- Associated Press - Friday, May 4, 2012

WINSTON-SALEM, N.C. (AP) - There’s plenty more to Cheyenne Woods’ game than just her famous last name.

With uncle Tiger Woods playing this week across the state in Charlotte, his niece is looking to wrap up her record-setting Wake Forest career with a strong showing in NCAA tournament play.

She will play in the regionals next week, and hopes to qualify for the championship finals later in May before turning pro with the hope of building a career on the LPGA Tour.

“It is a little bit of pressure knowing it is my last collegiate event,” Woods said Friday. “But I want to look at it as something to take advantage of, and end on a high note, and enjoy every moment with my team and enjoy just being on the college team and this time of my life.”

College golf has been very good to Woods, who will graduate as perhaps the best female player in school history.

The 2011 Atlantic Coast Conference champion and two-time All-America selection enters her final regional with a chance to break both the school’s career scoring record and her own 2-year-old single-season mark.

Her career scoring average of 74.31 is 0.16 better than that of Natalie Sheary, and her average of 73.62 is tied for second in the ACC and puts her within striking distance of the 73.47 she averaged as a sophomore.
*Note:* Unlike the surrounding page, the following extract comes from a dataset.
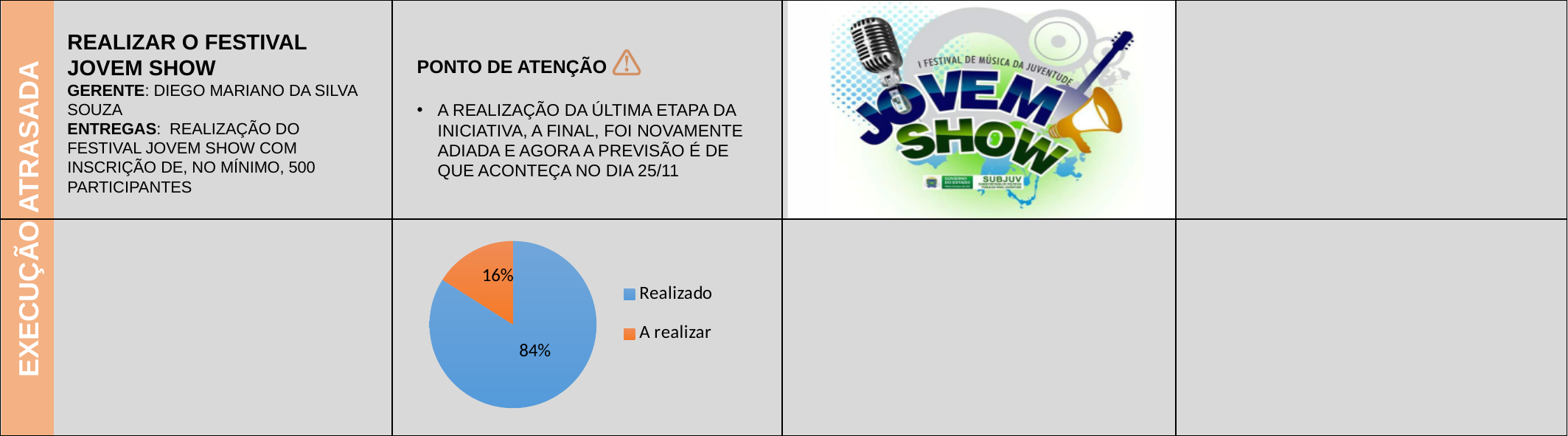
What is the value for Realizado in the pie chart? 84% What colour is the Realizado slice in the pie chart? blue What is the value for A realizar in the pie chart? 16% What colour is the A realizar slice in the pie chart? orange Which slice of the pie chart is the smallest? A realizar What share of the pie does the A realizar slice represent? 16% Which slice of the pie chart is the largest? Realizado Which is larger, Realizado or A realizar? Realizado What is the difference between the Realizado and A realizar slices? 68% How many entries does the legend of the pie chart list? 2 What kind of chart is shown on the slide? pie chart How many slices does the pie chart have? 2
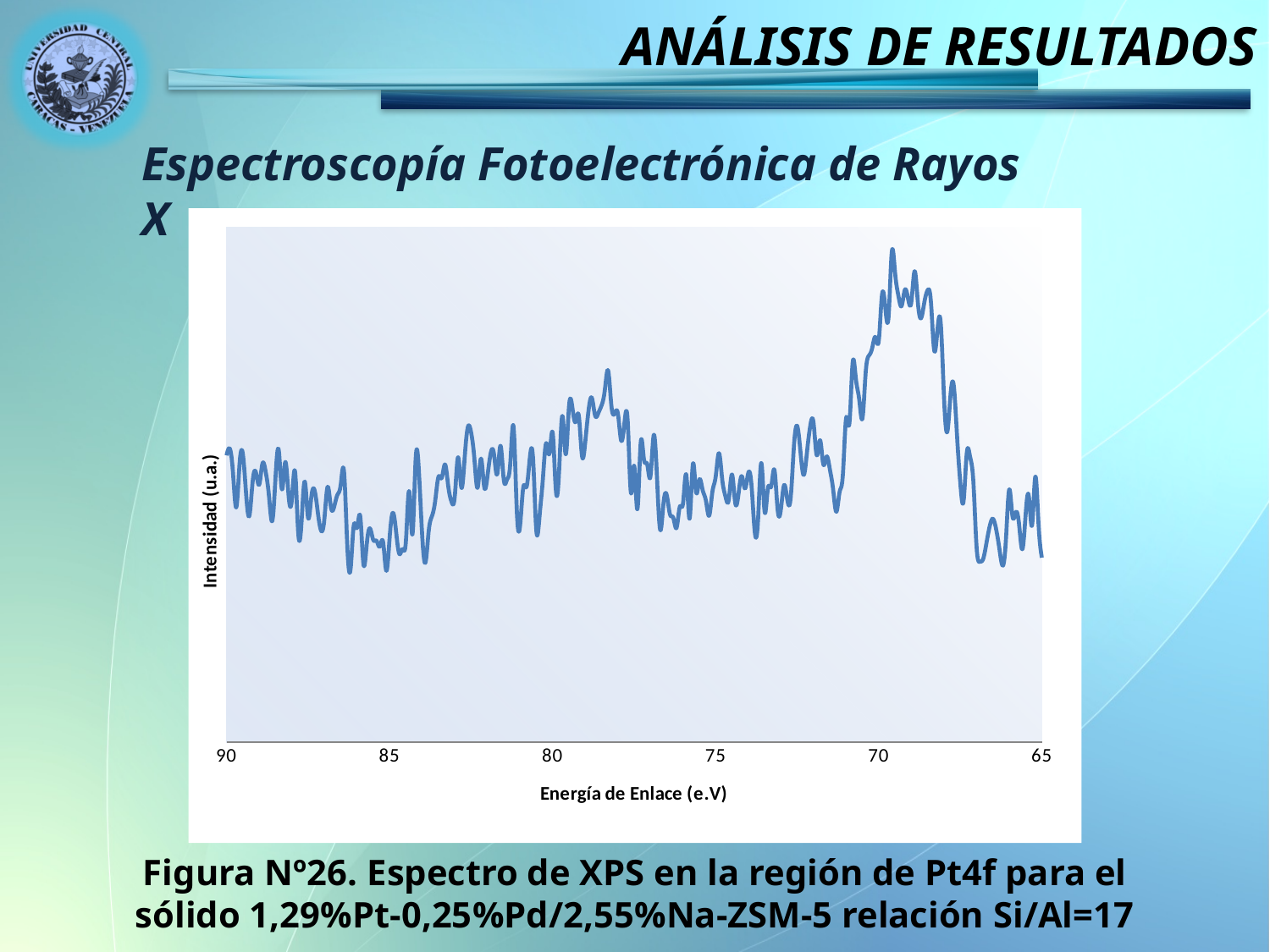
Is the intensity near 70 eV higher or lower than the intensity near 85 eV? Higher How many tick labels are shown on the x axis of the chart? 6 Is the intensity near 80 eV higher or lower than the intensity near 70 eV? Lower What is the leftmost x-axis tick value on the chart? 90 What is the label of the y axis of the chart? Intensidad (u.a.) Do the x-axis tick values increase or decrease from left to right? Decrease What is the label of the x axis of the chart? Energía de Enlace (e.V) How many data series are plotted in the chart? 1 What kind of chart is shown on the slide? Line chart Near which labeled x-axis value does the highest peak of the spectrum occur? 70 What is the rightmost x-axis tick value on the chart? 65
She’s a captain of a Wake Forest team that has never missed the NCAA regionals since the organization adopted that format in 1993. The Demon Deacons hold the No. 14 seed in the 24-team regional that begins May 10 at Penn State’s Blue Course. The top eight teams and top two individual players not on those teams advance to the NCAA championship finals in Franklin, Tenn.

“We’re definitely going in with the mindset that we’re going to get that top eight,” Woods said.

After that, she hopes to eventually play her way onto the LPGA Tour. Once her college career ends, she’ll declare her professional status and begin looking for sponsors and sponsor exemptions into tournaments.

“She could be the next Nancy Lopez,” Wake Forest coach Dianne Dailey said, adding that she thinks Woods “will be a sponsor’s dream.”

Woods, a Phoenix native, said she could join the Arizona-based Cactus Tour until she goes to Q-school at the end of the summer to try to earn her tour card and become the latest member of her family to play at the highest level of pro golf.

Her father, Earl Jr., is Tiger’s half-brother, and she says Earl Sr., her paternal grandfather, introduced her to the game and “got me started when I was young.”

Cheyenne says the first club she swung as a girl was in her grandfather’s garage, and he guided her through her junior career. Earl Sr. died in 2006 at 74.

“I only got a chance to go out on the golf course with him a couple of times,” she said. “But I think a few putting tips he’s given me, I always keep those in mind.”

She developed a style she describes as “aggressively, steady, calm” by watching pro golf as a girl. Instead of patterning her game after any one particular player, she chose attributes from a variety of players into “kind of a mix of a lot of stuff.”

That includes Tiger, though their facial features look a lot more alike than their swings do. Cheyenne says her driver more closely resembles that of smooth-swinging Ernie Els than that of her heavy-hitting uncle.

She says she’s planning to make the 90-mile trip to Quail Hollow in Charlotte this weekend for the final round of the Wells Fargo Championship _ though her uncle won’t be on the course there. His second-round 73 left him at even-par 144, and he missed the cut for the eighth time in his career. That’s after his worst performance as a pro came last month at the Masters.

Cheyenne says Tiger has been nothing but supportive of her through the years.

“He’s rooting me on, excited for my professional career, also,” Cheyenne said.